The best results for revolutionaries in decades

Submitted by cathy n on 20 March, 2007 - 3:02

By Gerry Bates

As we go to press, Arlette Laguiller, candidate of the Trotskyist group Lutte Ouvriere (LO), looks like getting maybe five per cent of the poll, or one and a half million votes, in the first round of the French presidential election on 23 April.

If this happens, it will be probably the best score that revolutionary candidates have ever achieved in a modern European election — better than the two per cent (600,000-odd) which LO has usually got since Laguiller first stood for president in 1974, and much better than the 236,000 which Alain Krivine got in the 1969 presidential poll, soon after the great general strike of May-June 1968.

It will be a tremendous demonstration that grinding mass unemployment and the collapse of Stalinism have not extinguished revolutionary socialism: on the contrary, they have made it even more clearly the only way forward.

France’s trade unions, and its big left-wing parties, the Communist Party and the Socialist Party, have decayed terribly over the 1980s and ‘90s. In the working class and among youth — as in Britain — there is a lot of anger, disgust, and alienation from official politics.

= TO DO =
- A) In the election article, how many votes did Alain Krivine get in the 1969 presidential poll?
- B) Extract from the election article the part that opens with the words containing "If this happens, it" and closes with "from official politics.".
The data here comes from a separate source, unrelated to the election article.

= EXTRACTED DATA =
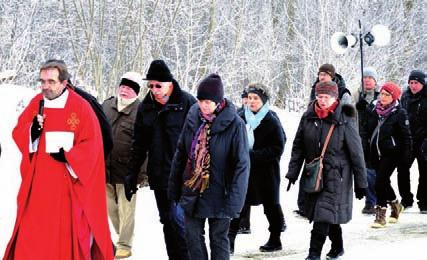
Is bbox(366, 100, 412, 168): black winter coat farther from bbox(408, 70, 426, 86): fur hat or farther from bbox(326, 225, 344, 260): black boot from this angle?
bbox(326, 225, 344, 260): black boot

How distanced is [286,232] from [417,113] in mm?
2791

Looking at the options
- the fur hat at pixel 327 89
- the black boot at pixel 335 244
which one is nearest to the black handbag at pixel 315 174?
the fur hat at pixel 327 89

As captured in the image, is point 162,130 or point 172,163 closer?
point 172,163

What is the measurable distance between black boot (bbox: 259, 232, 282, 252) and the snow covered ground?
3.1 inches

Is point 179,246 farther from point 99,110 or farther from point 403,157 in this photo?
point 403,157

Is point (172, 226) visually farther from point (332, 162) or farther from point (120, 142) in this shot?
point (332, 162)

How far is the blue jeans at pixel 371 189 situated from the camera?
34.9ft

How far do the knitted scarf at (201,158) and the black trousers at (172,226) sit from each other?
0.71m

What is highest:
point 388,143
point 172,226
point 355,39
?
point 355,39

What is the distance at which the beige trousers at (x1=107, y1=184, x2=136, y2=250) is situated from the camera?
8023 mm

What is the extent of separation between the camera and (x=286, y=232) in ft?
31.5

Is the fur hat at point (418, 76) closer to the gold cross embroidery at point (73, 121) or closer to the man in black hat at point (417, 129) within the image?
the man in black hat at point (417, 129)

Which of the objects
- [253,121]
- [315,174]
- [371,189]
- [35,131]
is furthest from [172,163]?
[371,189]

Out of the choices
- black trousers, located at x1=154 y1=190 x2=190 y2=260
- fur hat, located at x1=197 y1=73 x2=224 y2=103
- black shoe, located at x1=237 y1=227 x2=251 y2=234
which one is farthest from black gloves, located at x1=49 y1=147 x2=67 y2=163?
black shoe, located at x1=237 y1=227 x2=251 y2=234
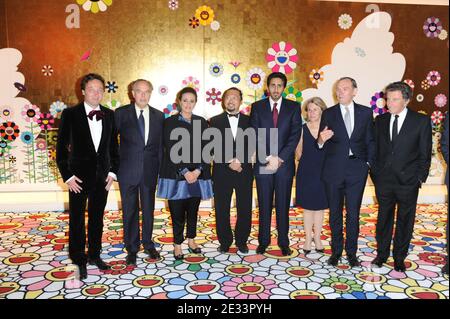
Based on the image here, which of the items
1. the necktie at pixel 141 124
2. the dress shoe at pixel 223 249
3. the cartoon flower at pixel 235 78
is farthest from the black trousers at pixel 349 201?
the cartoon flower at pixel 235 78

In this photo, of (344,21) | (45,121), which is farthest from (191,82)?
(344,21)

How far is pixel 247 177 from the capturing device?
11.8ft

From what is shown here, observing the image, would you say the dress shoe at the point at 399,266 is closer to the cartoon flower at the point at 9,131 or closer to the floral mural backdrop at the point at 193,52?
the floral mural backdrop at the point at 193,52

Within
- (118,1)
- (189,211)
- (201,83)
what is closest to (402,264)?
(189,211)

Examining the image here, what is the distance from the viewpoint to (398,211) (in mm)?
3186

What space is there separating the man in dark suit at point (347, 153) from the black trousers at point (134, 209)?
1586 mm

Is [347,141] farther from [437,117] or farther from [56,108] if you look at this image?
[56,108]

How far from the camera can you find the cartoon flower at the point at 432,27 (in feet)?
19.4

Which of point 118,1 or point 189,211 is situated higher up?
point 118,1

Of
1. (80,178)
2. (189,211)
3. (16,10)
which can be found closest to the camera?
(80,178)

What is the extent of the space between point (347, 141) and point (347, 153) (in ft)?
0.34

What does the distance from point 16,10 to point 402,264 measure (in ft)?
18.7

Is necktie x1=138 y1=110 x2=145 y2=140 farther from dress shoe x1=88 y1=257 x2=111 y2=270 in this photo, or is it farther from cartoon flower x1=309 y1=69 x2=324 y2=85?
cartoon flower x1=309 y1=69 x2=324 y2=85
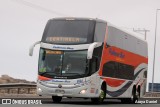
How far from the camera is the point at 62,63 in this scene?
24.2 meters

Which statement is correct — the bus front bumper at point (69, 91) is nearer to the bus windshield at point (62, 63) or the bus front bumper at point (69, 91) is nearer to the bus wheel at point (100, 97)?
the bus windshield at point (62, 63)

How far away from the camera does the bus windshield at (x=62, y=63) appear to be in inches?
948

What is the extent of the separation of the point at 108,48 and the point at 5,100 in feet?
17.9

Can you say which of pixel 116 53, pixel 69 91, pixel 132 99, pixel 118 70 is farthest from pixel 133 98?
pixel 69 91

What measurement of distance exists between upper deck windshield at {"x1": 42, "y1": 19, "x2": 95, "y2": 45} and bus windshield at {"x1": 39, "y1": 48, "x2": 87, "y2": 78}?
51cm

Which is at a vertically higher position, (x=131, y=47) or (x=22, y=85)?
(x=131, y=47)

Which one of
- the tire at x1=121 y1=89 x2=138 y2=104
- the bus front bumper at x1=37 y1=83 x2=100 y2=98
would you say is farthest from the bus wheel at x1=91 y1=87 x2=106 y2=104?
the tire at x1=121 y1=89 x2=138 y2=104

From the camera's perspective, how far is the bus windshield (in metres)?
24.1

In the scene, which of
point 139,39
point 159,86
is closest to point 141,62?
point 139,39

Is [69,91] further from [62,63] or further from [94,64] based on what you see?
[94,64]

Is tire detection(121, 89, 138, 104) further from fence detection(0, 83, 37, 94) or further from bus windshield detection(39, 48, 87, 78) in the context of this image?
fence detection(0, 83, 37, 94)

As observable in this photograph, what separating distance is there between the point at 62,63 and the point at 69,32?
4.71 feet

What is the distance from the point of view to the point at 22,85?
41.0 metres

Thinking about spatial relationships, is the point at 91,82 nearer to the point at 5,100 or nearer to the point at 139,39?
the point at 5,100
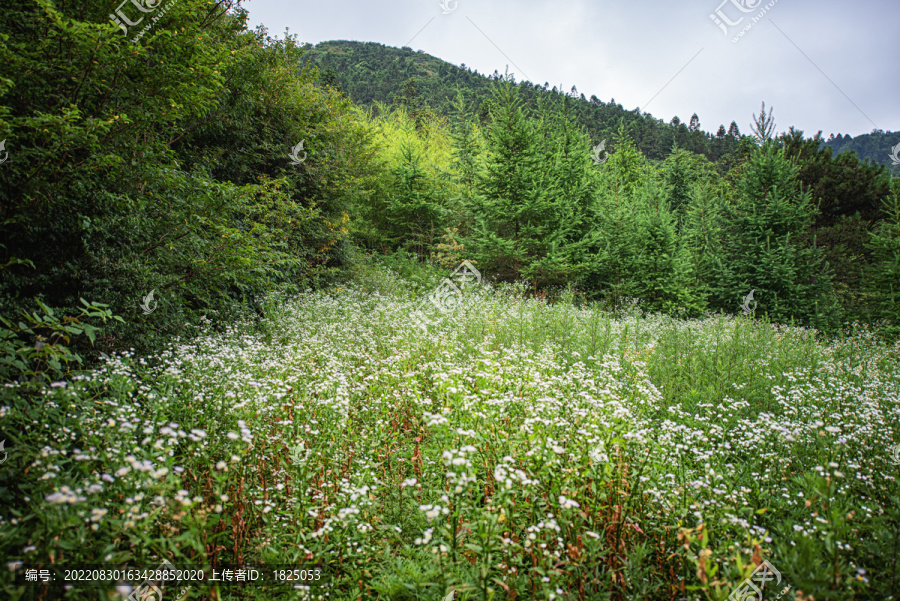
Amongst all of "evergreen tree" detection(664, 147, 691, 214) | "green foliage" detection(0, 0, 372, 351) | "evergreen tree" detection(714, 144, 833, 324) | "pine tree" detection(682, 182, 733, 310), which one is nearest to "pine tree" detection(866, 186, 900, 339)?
"evergreen tree" detection(714, 144, 833, 324)

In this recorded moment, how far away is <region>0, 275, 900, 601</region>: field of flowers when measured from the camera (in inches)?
78.0

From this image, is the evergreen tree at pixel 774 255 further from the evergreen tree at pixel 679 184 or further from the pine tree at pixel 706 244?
the evergreen tree at pixel 679 184

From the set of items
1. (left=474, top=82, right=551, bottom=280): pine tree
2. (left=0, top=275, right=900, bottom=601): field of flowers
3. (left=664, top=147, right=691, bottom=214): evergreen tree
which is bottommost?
(left=0, top=275, right=900, bottom=601): field of flowers

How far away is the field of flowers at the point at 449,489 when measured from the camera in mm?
1981

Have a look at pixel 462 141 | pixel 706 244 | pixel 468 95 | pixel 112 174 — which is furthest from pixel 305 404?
pixel 468 95

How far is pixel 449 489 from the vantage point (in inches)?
107

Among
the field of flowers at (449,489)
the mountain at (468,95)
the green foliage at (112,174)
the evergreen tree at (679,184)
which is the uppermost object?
the mountain at (468,95)

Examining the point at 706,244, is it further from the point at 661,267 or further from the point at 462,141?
the point at 462,141

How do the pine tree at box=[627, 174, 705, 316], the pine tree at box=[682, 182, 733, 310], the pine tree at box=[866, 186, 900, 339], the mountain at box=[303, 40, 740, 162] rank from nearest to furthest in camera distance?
the pine tree at box=[866, 186, 900, 339] < the pine tree at box=[627, 174, 705, 316] < the pine tree at box=[682, 182, 733, 310] < the mountain at box=[303, 40, 740, 162]

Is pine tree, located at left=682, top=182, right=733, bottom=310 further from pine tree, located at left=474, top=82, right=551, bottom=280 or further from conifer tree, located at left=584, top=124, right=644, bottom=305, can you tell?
pine tree, located at left=474, top=82, right=551, bottom=280

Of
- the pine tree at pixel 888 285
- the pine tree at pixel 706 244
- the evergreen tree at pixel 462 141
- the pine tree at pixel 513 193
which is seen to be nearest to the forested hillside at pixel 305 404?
the pine tree at pixel 888 285

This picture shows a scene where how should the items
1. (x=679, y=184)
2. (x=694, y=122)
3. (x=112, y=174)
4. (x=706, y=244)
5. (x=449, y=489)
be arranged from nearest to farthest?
(x=449, y=489), (x=112, y=174), (x=706, y=244), (x=679, y=184), (x=694, y=122)

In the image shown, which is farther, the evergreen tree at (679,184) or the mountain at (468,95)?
the mountain at (468,95)

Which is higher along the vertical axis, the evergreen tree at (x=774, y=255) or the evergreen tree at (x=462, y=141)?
the evergreen tree at (x=462, y=141)
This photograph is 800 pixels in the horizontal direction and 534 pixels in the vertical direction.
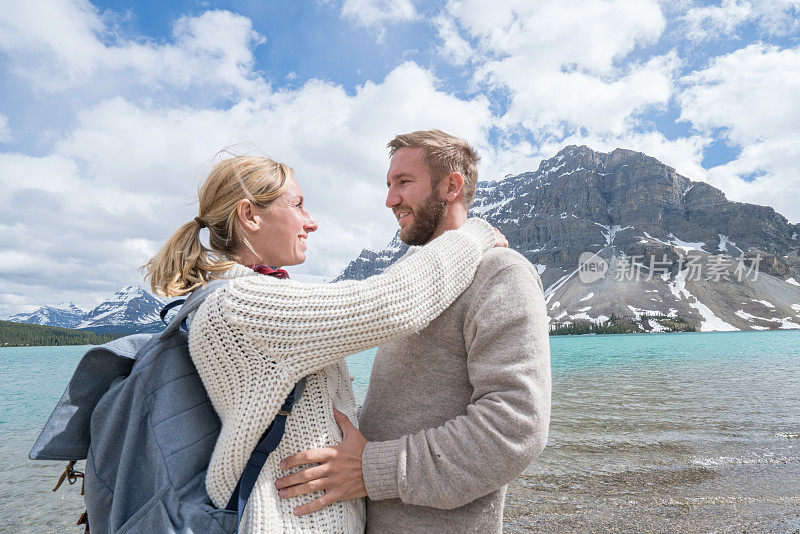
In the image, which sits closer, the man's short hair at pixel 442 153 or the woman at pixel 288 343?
the woman at pixel 288 343

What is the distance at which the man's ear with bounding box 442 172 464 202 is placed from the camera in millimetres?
3014

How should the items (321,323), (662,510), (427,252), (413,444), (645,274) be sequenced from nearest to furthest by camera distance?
(321,323)
(413,444)
(427,252)
(662,510)
(645,274)

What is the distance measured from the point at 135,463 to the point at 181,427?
0.22 m

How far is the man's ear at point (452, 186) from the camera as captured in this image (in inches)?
119

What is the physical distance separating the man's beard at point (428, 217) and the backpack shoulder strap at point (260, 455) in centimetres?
148

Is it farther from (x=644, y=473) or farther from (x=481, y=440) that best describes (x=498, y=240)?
(x=644, y=473)

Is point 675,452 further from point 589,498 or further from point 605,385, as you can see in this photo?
point 605,385

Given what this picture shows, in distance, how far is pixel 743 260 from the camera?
19075 centimetres

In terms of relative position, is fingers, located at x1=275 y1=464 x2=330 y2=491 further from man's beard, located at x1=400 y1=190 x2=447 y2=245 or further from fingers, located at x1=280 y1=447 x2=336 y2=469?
man's beard, located at x1=400 y1=190 x2=447 y2=245

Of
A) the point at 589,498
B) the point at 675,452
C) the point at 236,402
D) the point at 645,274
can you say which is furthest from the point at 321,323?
the point at 645,274

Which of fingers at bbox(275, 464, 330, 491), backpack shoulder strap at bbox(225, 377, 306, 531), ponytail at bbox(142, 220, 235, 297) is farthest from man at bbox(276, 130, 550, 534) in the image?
ponytail at bbox(142, 220, 235, 297)

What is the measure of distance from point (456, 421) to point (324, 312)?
0.79 metres

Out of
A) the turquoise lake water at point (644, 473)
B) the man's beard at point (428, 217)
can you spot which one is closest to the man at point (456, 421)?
the man's beard at point (428, 217)

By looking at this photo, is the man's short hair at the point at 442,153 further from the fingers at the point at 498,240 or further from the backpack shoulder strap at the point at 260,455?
the backpack shoulder strap at the point at 260,455
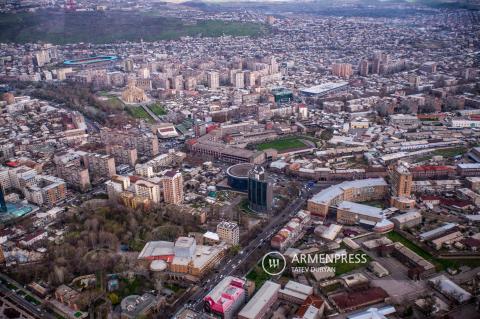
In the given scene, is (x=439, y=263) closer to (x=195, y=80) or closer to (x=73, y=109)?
(x=73, y=109)

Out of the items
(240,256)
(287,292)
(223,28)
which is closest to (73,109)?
(240,256)

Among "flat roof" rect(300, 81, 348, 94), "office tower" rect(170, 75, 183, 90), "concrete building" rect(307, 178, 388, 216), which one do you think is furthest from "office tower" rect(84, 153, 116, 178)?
"flat roof" rect(300, 81, 348, 94)

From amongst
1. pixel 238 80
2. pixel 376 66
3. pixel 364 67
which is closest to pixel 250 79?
pixel 238 80

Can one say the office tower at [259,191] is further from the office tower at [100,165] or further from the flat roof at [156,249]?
the office tower at [100,165]

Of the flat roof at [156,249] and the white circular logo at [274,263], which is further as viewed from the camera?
the flat roof at [156,249]

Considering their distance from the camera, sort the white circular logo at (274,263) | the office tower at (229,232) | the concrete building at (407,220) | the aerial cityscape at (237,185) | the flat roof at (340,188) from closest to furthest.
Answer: the aerial cityscape at (237,185) → the white circular logo at (274,263) → the office tower at (229,232) → the concrete building at (407,220) → the flat roof at (340,188)

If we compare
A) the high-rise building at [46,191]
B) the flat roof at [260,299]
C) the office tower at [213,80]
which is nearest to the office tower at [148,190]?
the high-rise building at [46,191]
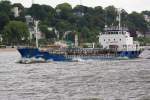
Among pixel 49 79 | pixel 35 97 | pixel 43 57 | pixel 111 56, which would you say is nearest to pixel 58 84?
pixel 49 79

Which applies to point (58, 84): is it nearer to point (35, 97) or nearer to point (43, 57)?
point (35, 97)

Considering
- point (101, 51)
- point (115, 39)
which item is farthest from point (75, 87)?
point (115, 39)

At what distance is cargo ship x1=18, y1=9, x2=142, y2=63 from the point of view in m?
150

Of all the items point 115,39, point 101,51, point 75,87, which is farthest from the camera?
point 115,39

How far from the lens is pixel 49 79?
97625mm

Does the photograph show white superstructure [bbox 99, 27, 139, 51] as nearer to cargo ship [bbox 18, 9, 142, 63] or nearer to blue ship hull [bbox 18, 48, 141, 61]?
cargo ship [bbox 18, 9, 142, 63]

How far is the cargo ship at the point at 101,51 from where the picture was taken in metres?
150

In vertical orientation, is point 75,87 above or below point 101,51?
below

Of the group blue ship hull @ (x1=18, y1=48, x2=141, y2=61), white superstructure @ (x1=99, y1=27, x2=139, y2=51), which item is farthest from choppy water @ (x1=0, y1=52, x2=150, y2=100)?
white superstructure @ (x1=99, y1=27, x2=139, y2=51)

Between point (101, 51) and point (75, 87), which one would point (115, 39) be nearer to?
point (101, 51)

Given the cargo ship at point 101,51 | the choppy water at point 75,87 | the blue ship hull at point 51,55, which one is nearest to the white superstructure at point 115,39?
the cargo ship at point 101,51

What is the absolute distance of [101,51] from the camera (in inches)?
6280

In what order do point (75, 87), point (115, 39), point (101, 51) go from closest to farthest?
1. point (75, 87)
2. point (101, 51)
3. point (115, 39)

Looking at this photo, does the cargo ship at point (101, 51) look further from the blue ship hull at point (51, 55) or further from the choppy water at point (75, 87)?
the choppy water at point (75, 87)
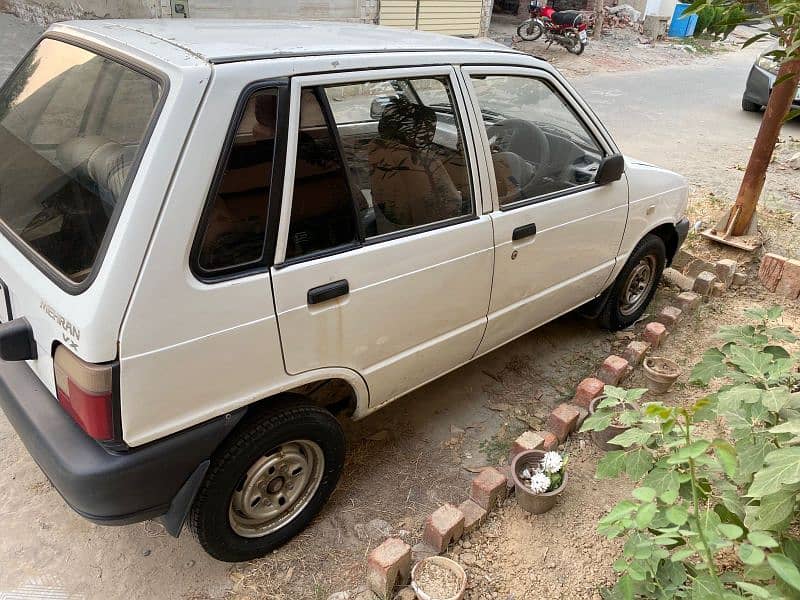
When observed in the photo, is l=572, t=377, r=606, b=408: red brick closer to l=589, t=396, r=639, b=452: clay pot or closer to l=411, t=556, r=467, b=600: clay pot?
l=589, t=396, r=639, b=452: clay pot

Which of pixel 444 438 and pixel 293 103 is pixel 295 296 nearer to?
pixel 293 103

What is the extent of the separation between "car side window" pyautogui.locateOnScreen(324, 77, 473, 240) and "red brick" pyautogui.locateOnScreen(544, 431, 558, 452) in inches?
A: 44.4

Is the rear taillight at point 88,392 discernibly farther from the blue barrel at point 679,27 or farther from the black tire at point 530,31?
the blue barrel at point 679,27

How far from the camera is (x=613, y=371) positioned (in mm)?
3234

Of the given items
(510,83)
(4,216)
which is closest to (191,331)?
(4,216)

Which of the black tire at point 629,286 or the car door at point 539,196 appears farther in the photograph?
the black tire at point 629,286

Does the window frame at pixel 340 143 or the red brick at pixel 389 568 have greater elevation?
the window frame at pixel 340 143

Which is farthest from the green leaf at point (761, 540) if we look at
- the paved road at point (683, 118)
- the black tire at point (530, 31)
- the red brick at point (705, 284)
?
the black tire at point (530, 31)

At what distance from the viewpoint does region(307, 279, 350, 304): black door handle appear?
209cm

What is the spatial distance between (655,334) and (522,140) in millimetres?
1564

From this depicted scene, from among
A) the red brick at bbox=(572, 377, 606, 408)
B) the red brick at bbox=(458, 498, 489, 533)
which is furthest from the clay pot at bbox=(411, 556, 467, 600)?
the red brick at bbox=(572, 377, 606, 408)

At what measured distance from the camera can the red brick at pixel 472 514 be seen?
2.45 metres

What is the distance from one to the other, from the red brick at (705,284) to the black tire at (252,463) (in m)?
3.15

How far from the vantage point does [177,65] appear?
1792 millimetres
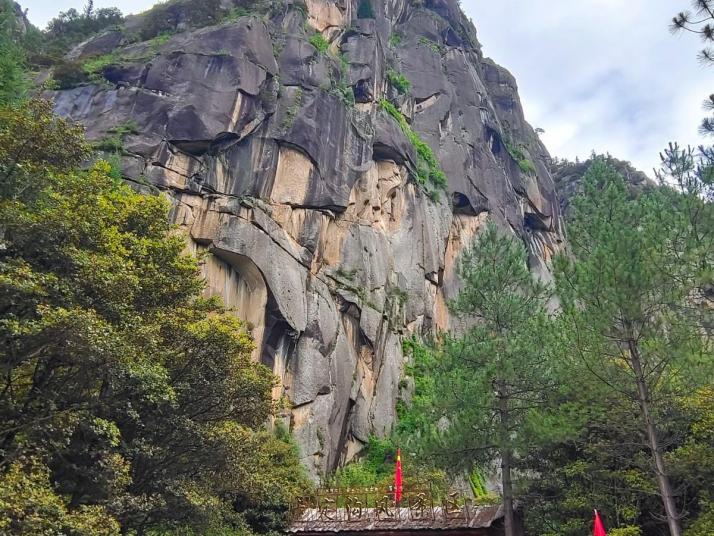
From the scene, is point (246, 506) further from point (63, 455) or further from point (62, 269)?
point (62, 269)

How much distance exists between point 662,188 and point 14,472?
11460 mm

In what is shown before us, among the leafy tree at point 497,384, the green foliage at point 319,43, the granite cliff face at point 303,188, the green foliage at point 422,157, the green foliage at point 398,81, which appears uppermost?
the green foliage at point 398,81

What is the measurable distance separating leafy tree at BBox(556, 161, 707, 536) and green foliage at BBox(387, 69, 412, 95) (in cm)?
2555

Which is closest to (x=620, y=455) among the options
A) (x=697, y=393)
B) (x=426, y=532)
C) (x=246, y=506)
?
(x=697, y=393)

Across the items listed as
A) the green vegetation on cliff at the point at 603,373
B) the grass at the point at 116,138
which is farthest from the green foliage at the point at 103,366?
the grass at the point at 116,138

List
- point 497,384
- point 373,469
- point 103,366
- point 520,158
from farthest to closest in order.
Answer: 1. point 520,158
2. point 373,469
3. point 497,384
4. point 103,366

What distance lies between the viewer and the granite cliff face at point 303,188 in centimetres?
2244

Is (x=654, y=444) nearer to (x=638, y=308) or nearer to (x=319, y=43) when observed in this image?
(x=638, y=308)

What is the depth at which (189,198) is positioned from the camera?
75.5ft

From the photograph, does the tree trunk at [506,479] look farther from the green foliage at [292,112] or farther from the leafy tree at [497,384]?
the green foliage at [292,112]

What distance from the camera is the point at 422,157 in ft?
112

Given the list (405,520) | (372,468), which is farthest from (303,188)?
(405,520)

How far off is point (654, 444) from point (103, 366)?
30.4ft

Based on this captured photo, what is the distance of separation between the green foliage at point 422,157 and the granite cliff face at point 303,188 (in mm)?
586
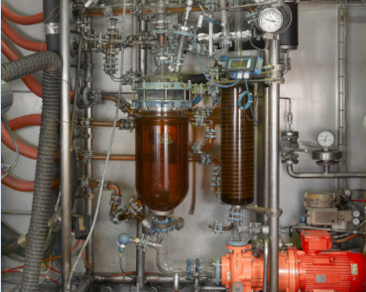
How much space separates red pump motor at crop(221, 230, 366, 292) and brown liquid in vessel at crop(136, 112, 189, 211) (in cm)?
55

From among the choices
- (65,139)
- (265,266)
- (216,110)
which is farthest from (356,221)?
(65,139)

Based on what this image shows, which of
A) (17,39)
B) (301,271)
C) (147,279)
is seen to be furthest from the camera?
(147,279)

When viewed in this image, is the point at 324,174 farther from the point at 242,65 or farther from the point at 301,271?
the point at 242,65

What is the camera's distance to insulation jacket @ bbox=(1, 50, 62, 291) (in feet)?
8.35

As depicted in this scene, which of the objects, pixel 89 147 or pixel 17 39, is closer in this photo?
pixel 17 39

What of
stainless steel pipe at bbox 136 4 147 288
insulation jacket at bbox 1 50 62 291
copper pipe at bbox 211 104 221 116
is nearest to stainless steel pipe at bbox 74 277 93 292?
stainless steel pipe at bbox 136 4 147 288

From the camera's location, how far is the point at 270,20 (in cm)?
249

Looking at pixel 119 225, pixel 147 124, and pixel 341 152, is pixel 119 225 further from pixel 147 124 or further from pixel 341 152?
pixel 341 152

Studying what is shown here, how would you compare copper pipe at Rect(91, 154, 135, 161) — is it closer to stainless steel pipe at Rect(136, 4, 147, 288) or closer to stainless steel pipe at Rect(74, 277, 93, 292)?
stainless steel pipe at Rect(136, 4, 147, 288)

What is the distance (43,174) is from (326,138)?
6.92 feet

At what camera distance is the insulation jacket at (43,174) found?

= ANSWERS PER TASK =
- A) 236,000

- B)
If this happens, it will be probably the best score that revolutionary candidates have ever achieved in a modern European election — better than the two per cent (600,000-odd) which LO has usually got since Laguiller first stood for president in 1974, and much better than the 236,000 which Alain Krivine got in the 1969 presidential poll, soon after the great general strike of May-June 1968.

It will be a tremendous demonstration that grinding mass unemployment and the collapse of Stalinism have not extinguished revolutionary socialism: on the contrary, they have made it even more clearly the only way forward.

France’s trade unions, and its big left-wing parties, the Communist Party and the Socialist Party, have decayed terribly over the 1980s and ‘90s. In the working class and among youth — as in Britain — there is a lot of anger, disgust, and alienation from official politics.